The company’s nomination committee shall be composed of a representative for each of the three largest shareholders based on the shareholding in the company as of 31 August each year. Should one of the three largest shareholders refrain from appointing a representative to the nomination committee, the right shall pass to the shareholder that, excluding these three shareholders, has the largest shareholding in the company. The chairman of the board of directors shall convene the nomination committee and shall also be co-opted to the nomination committee. The member representing the largest shareholder shall be appointed chairman of the nomination committee unless otherwise unanimously agreed by the nomination committee. The members of the nomination committee shall be announced no later than six months prior to the Annual General Meeting.
Should a change in ownership, which occurs after 31 August the year before the Annual General Meeting and not later than three months prior to the Annual General Meeting, entail that one or more of the shareholders that have appointed representatives to the nomination committee no longer are among the three largest shareholders, representatives appointed by these shareholders shall resign and the shareholders who then are among the three largest shareholders may appoint their representatives. Should a member resign from the nomination committee before its work is completed, and it is considered necessary, the shareholder who has appointed such representative should appoint a new member. If this shareholder no longer is one of the largest three shareholders, a new member shall be appointed in the above order. Shareholders who have appointed a representative to the nomination committee shall have the right to dismiss such member and appoint a new representative as a member of the nomination committee.

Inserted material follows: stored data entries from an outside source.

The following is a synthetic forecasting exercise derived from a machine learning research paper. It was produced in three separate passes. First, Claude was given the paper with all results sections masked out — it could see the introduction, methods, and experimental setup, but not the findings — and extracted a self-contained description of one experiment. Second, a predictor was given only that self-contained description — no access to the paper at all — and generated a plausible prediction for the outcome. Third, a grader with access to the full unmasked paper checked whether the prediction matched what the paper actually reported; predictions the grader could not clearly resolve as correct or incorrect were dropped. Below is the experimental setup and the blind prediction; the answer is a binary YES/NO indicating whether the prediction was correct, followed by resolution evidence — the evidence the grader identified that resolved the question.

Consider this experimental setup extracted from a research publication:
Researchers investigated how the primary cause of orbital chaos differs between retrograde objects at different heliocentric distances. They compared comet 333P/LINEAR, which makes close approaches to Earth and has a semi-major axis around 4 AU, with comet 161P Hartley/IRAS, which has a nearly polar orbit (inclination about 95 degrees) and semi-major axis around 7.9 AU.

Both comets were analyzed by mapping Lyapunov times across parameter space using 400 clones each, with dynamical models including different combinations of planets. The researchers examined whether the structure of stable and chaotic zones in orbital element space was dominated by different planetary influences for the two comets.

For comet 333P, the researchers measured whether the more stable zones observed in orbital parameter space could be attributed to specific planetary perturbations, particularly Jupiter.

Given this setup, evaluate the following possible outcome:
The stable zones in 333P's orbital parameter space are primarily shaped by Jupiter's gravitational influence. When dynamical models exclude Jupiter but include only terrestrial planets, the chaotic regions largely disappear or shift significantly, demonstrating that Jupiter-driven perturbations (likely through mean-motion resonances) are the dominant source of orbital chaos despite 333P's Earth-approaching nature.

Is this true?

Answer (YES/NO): NO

The nomination committee shall perform the duties of the nomination committee as set out in the Swedish Corporate Governance Code. The term of office for the nomination committee ends when a new nomination committee has been appointed. Remuneration shall not be paid to the members of the nomination committee. The company shall pay any necessary expenses that the nomination committee may incur in its work.
Item 19 – Resolutions on (a) the reduction of the share capital by means of cancellation of own shares and (b) increase of the share capital through a bonus issue without issuance of new shares
Ambea has previously, on the basis of authorisation by the Annual General Meeting 2025, acquired own shares. As of the date of this notice (i.e. 7 April 2026), the company holds 4,000,000 own shares, which corresponds to approximately 5 percent of the total numbers of shares and votes in the company.

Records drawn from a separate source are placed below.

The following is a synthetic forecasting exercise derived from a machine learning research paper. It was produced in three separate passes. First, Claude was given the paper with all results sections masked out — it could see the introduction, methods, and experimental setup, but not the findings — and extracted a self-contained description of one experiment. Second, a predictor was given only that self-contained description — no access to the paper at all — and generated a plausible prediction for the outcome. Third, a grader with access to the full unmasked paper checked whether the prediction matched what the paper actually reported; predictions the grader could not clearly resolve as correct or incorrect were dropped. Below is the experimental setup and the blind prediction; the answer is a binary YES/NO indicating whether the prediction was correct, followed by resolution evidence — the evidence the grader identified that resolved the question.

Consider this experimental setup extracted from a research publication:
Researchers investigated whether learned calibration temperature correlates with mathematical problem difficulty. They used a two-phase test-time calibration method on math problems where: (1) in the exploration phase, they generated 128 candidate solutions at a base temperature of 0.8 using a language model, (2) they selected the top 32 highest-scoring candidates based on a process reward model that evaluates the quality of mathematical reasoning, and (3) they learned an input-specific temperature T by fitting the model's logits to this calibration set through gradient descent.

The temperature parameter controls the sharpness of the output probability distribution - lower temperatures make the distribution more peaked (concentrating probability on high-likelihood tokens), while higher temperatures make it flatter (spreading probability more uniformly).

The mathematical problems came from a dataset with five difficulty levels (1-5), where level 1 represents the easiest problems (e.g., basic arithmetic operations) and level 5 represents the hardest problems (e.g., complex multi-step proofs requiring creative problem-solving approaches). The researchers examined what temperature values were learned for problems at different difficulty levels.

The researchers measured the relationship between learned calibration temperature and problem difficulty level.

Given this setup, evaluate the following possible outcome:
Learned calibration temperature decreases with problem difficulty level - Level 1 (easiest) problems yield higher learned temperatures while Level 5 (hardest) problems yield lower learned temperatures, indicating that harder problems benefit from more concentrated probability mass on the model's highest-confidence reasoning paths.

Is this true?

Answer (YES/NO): NO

The board of directors proposes that the Annual General Meeting resolves to reduce the share capital
by way of cancellation of own shares and to increase the share capital by way of a bonus issue in
accordance with items (a) and (b) below. The resolutions are conditional upon each other.
(a) Reduction of share capital by cancellation of own shares
The board of directors proposes that the Annual General Meeting resolves to reduce the share capital by way of cancellation of own shares. The purpose of the reduction is allocation to unrestricted equity. The reduction of the share capital shall be made by cancellation of all 4,000,000 own shares that are held by the company. The reduction of the share capital will be SEK 113,036.690023 by way of cancellation of 4,000,000 shares.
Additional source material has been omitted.